=== Records for this exercise ===

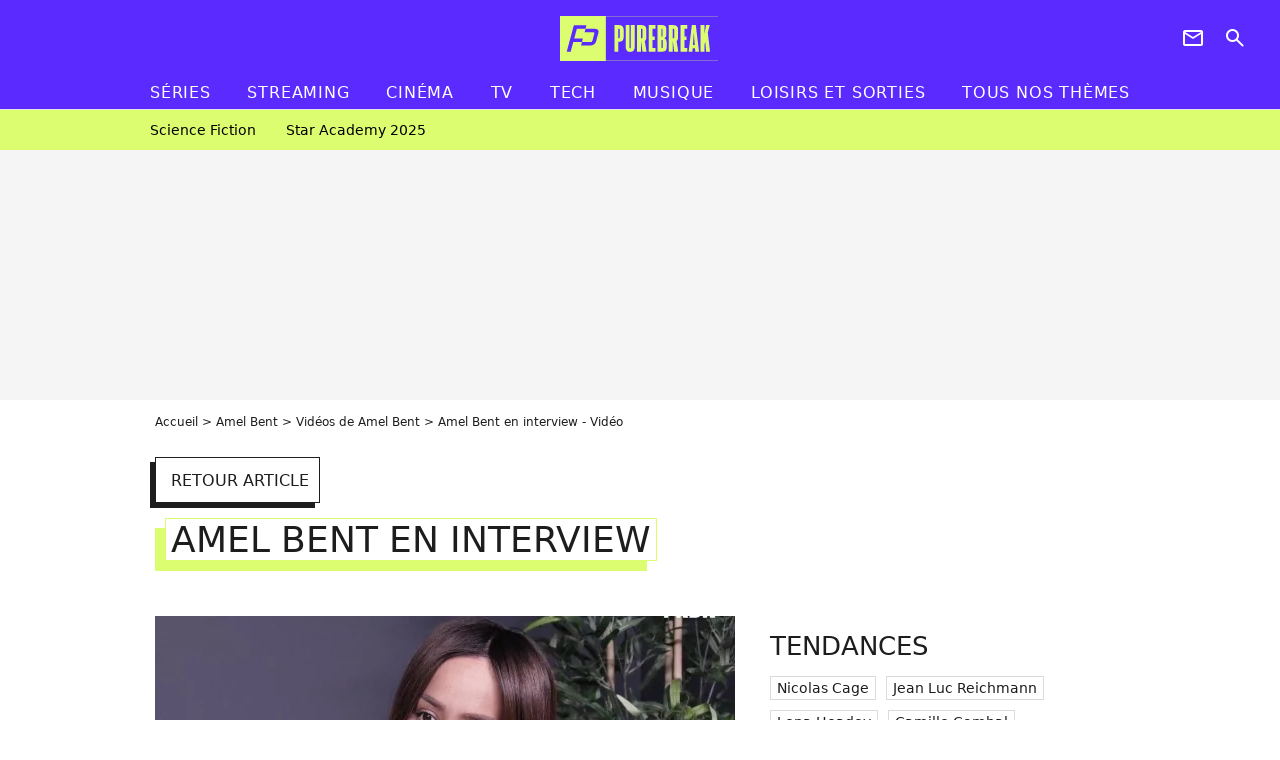

--- FILE ---
content_type: text/javascript
request_url: https://www.purebreak.com/build/common/media-d3210252efd4dce2aad5.js
body_size: 503
content:
!function(){"use strict";var r,n={2612:function(r,n,t){var e=t(1680),o=t(5319),u=t(7305),i=t(7054),f=t(3277),c=t(3616),a=t(3400),l=t(2351),s=t(3362),p=t(3860),v=t(3864),b=t(3733),h=t(6902),A=t(3737),d=t(9952),y=t(2411),O=t(5880);(0,s.p)(),(0,e.A)(),(0,c.A)(),(0,f.A)(),(0,o.Ay)(),(0,i.Ay)(),(0,v.KD)(),(0,u.A)(),(0,h.Ay)(),(0,b.Ay)(),(0,a.A)(),(0,l.Ay)(),(0,p.A)(),(0,A.A)(),(0,d.A)(),(0,y.A)(),(0,O.A)()}},t={};function e(r){var o=t[r];if(void 0!==o)return o.exports;var u=t[r]={exports:{}};return n[r](u,u.exports,e),u.exports}e.m=n,r=[],e.O=function(n,t,o,u){if(!t){var i=1/0;for(l=0;l<r.length;l++){t=r[l][0],o=r[l][1],u=r[l][2];for(var f=!0,c=0;c<t.length;c++)(!1&u||i>=u)&&Object.keys(e.O).every((function(r){return e.O[r](t[c])}))?t.splice(c--,1):(f=!1,u<i&&(i=u));if(f){r.splice(l--,1);var a=o();void 0!==a&&(n=a)}}return n}u=u||0;for(var l=r.length;l>0&&r[l-1][2]>u;l--)r[l]=r[l-1];r[l]=[t,o,u]},e.n=function(r){var n=r&&r.__esModule?function(){return r.default}:function(){return r};return e.d(n,{a:n}),n},e.d=function(r,n){for(var t in n)e.o(n,t)&&!e.o(r,t)&&Object.defineProperty(r,t,{enumerable:!0,get:n[t]})},e.g=function(){if("object"==typeof globalThis)return globalThis;try{return this||new Function("return this")()}catch(r){if("object"==typeof window)return window}}(),e.o=function(r,n){return Object.prototype.hasOwnProperty.call(r,n)},e.j=201,function(){var r={201:0};e.O.j=function(n){return 0===r[n]};var n=function(n,t){var o,u,i=t[0],f=t[1],c=t[2],a=0;if(i.some((function(n){return 0!==r[n]}))){for(o in f)e.o(f,o)&&(e.m[o]=f[o]);if(c)var l=c(e)}for(n&&n(t);a<i.length;a++)u=i[a],e.o(r,u)&&r[u]&&r[u][0](),r[u]=0;return e.O(l)},t=self.webpackChunkpurebreak=self.webpackChunkpurebreak||[];t.forEach(n.bind(null,0)),t.push=n.bind(null,t.push.bind(t))}();var o=e.O(void 0,[152],(function(){return e(2612)}));o=e.O(o)}();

===

§ **Problem details**: Locate "body_size: 503" in the data above. Then repeat, exactly, its line and each line after it through the last, adding nothing.

§ **Answer box**:
body_size: 503
content:
!function(){"use strict";var r,n={2612:function(r,n,t){var e=t(1680),o=t(5319),u=t(7305),i=t(7054),f=t(3277),c=t(3616),a=t(3400),l=t(2351),s=t(3362),p=t(3860),v=t(3864),b=t(3733),h=t(6902),A=t(3737),d=t(9952),y=t(2411),O=t(5880);(0,s.p)(),(0,e.A)(),(0,c.A)(),(0,f.A)(),(0,o.Ay)(),(0,i.Ay)(),(0,v.KD)(),(0,u.A)(),(0,h.Ay)(),(0,b.Ay)(),(0,a.A)(),(0,l.Ay)(),(0,p.A)(),(0,A.A)(),(0,d.A)(),(0,y.A)(),(0,O.A)()}},t={};function e(r){var o=t[r];if(void 0!==o)return o.exports;var u=t[r]={exports:{}};return n[r](u,u.exports,e),u.exports}e.m=n,r=[],e.O=function(n,t,o,u){if(!t){var i=1/0;for(l=0;l<r.length;l++){t=r[l][0],o=r[l][1],u=r[l][2];for(var f=!0,c=0;c<t.length;c++)(!1&u||i>=u)&&Object.keys(e.O).every((function(r){return e.O[r](t[c])}))?t.splice(c--,1):(f=!1,u<i&&(i=u));if(f){r.splice(l--,1);var a=o();void 0!==a&&(n=a)}}return n}u=u||0;for(var l=r.length;l>0&&r[l-1][2]>u;l--)r[l]=r[l-1];r[l]=[t,o,u]},e.n=function(r){var n=r&&r.__esModule?function(){return r.default}:function(){return r};return e.d(n,{a:n}),n},e.d=function(r,n){for(var t in n)e.o(n,t)&&!e.o(r,t)&&Object.defineProperty(r,t,{enumerable:!0,get:n[t]})},e.g=function(){if("object"==typeof globalThis)return globalThis;try{return this||new Function("return this")()}catch(r){if("object"==typeof window)return window}}(),e.o=function(r,n){return Object.prototype.hasOwnProperty.call(r,n)},e.j=201,function(){var r={201:0};e.O.j=function(n){return 0===r[n]};var n=function(n,t){var o,u,i=t[0],f=t[1],c=t[2],a=0;if(i.some((function(n){return 0!==r[n]}))){for(o in f)e.o(f,o)&&(e.m[o]=f[o]);if(c)var l=c(e)}for(n&&n(t);a<i.length;a++)u=i[a],e.o(r,u)&&r[u]&&r[u][0](),r[u]=0;return e.O(l)},t=self.webpackChunkpurebreak=self.webpackChunkpurebreak||[];t.forEach(n.bind(null,0)),t.push=n.bind(null,t.push.bind(t))}();var o=e.O(void 0,[152],(function(){return e(2612)}));o=e.O(o)}();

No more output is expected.